Contesta brevemente estas preguntas sobre el texto acerca de la regla áurea:
(a) ¿Quiénes, además de Jesús, han establecido el mismo principio de conducta?
(b) ¿En quién toma su medida el amor del que ha hablado Jesús?
(c) ¿A qué corresponde la regla áurea, según la frase "Porque ésta es la ley y los profetas"?

TEXTO ->
+ + + + +

12 Por eso, todo cuanto deseéis que os hagan los hombres,  hacedlo igualmente vosotros con ellos. Porque ésta es la ley y  los profetas.   

Esta regla de la conducta humana no es típicamente cristiana. Los paganos y los judíos prestigiosos también han establecido el mismo principio: debemos tratar a los demás tal como nosotros deseamos  ser tratados. Pero Jesús también dice estas palabras de razón y de  filosofía naturales. En Jesús este principio adquiere un nuevo  sentido. Porque la norma es distinta de la que podría establecer un  pagano o un judío. Jesús ha hablado del amor, que no conoce  medida, porque toma su medida en Dios y ni siquiera excluye al enemigo. Este amor es lo que espero del hermano, del compañero en  la fe cristiana, y lo que él también puede esperar de mí. La regla  áurea es solamente una forma que puede ser llenada con diferente  contenido. Nadie reclamará terminantemente el derecho a ser tratado  así. Primero aplicará la pretensión a sí mismo. Pero la experiencia de  lo que me alegra o molesta, es una norma segura de cómo debo  acoger a los demás.  ¿No se dificulta de nuevo la comprensión con la frase: Porque ésta  es la ley y los profetas? Esta frase nos dice que la regla áurea  corresponde al contenido fundamental del Antiguo Testamento en el  respecto moral. El evangelista quiere decir lo que ya estaba  expresado en 5,17: Jesús no ha abolido la antigua ley, sino que le ha  dado cumplimiento por medio del nuevo modo de entender y del sentido más profundo, del mensaje del amor. La antigua ley  permanece, pero con un espíritu nuevo. Así sucede también en  nuestra vida cotidiana. En ella encontramos mucha prudencia  humana, sabiduría y experiencia, en la conversación o en los libros.  Por la fe cristiana no se borra nada verdadero ni sublime, antes bien  permanece, pero debe cumplirse y perfeccionarse con el espíritu de Jesús.

+ + + + +

DATOS PROPORCIONADOS ->
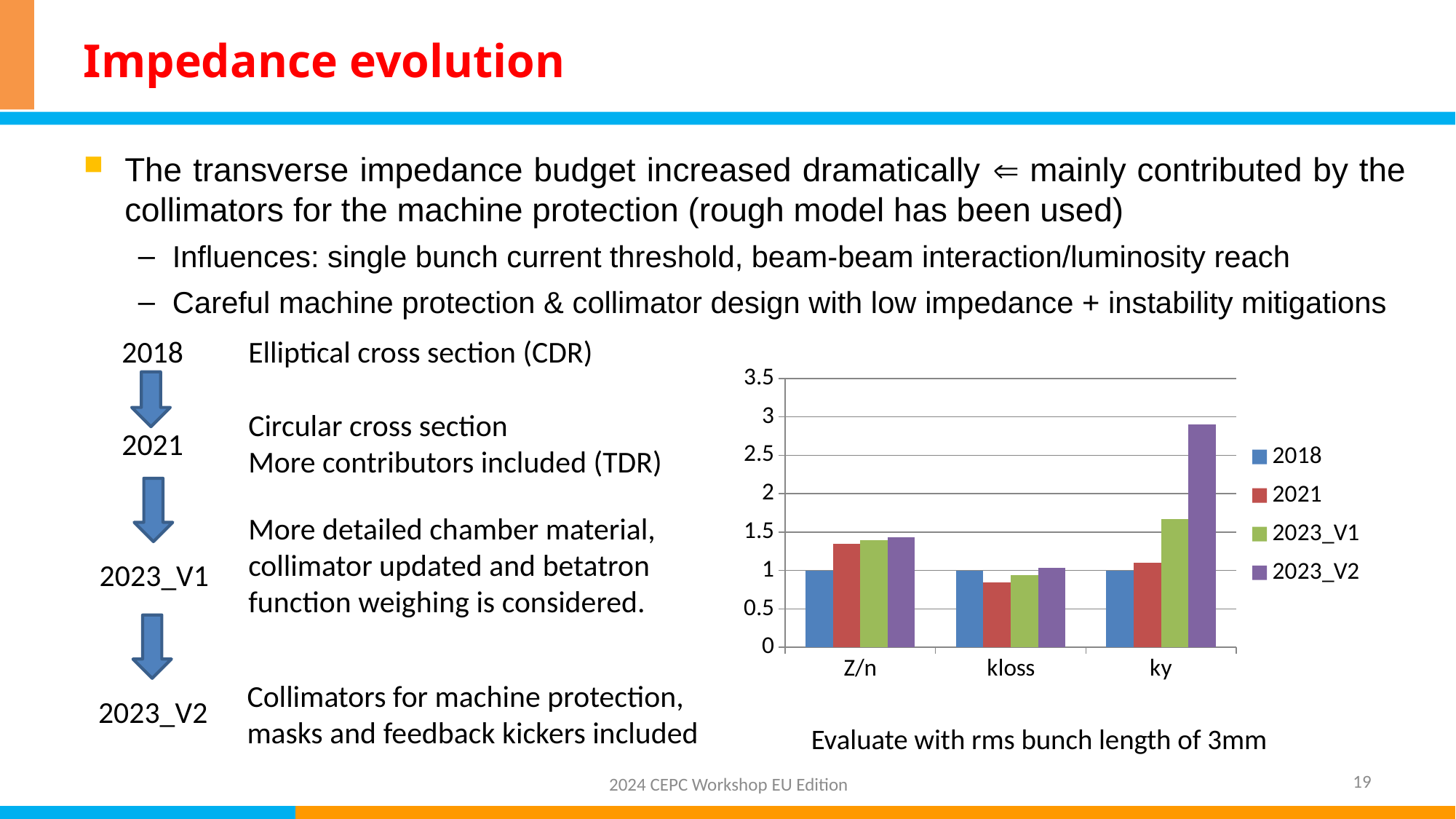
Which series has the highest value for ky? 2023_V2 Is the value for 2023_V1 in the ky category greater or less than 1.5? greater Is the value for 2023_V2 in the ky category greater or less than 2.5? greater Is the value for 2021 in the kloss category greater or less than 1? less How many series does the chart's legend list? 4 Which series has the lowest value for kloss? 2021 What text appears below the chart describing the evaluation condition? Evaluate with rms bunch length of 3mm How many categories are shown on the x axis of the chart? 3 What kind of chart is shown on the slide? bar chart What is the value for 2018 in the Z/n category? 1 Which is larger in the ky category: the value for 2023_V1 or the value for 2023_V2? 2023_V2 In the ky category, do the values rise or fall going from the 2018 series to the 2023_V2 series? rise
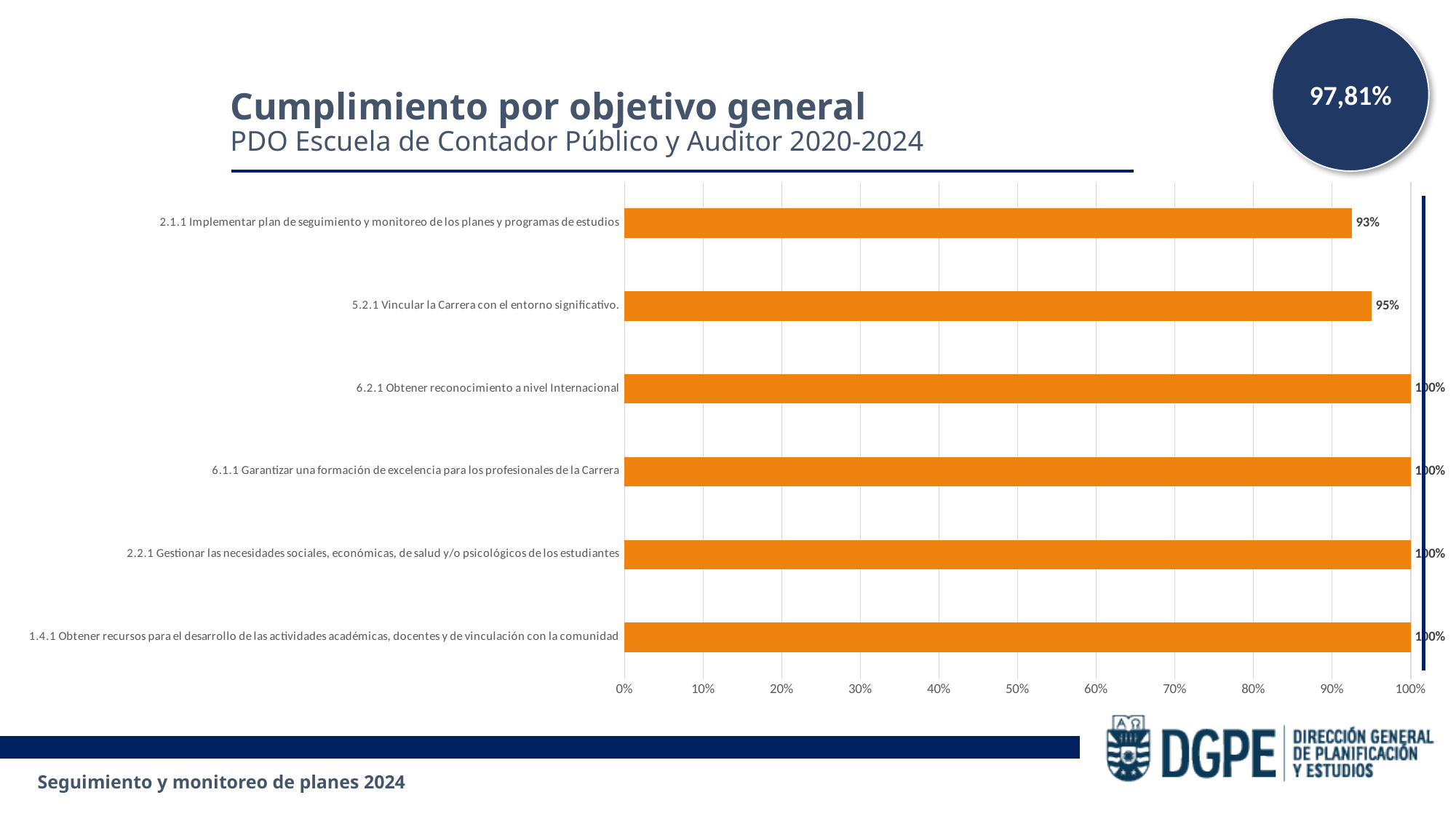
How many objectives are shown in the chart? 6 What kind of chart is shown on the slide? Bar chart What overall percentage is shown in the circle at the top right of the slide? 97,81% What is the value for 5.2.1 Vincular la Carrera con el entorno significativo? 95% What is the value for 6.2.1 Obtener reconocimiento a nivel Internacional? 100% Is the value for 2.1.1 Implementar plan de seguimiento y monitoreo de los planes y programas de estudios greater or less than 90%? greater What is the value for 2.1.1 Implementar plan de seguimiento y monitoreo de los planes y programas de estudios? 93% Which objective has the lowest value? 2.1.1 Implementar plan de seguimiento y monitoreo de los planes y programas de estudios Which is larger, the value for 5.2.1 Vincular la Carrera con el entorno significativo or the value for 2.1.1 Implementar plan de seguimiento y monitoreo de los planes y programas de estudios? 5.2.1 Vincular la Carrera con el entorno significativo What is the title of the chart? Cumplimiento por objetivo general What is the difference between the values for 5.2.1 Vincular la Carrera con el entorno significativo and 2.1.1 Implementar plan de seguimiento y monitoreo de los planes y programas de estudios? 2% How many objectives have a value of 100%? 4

+ + + + +

RESPUESTA ->
(a) Los paganos y los judíos prestigiosos.
(b) En Dios.
(c) Al contenido fundamental del Antiguo Testamento en el respecto moral.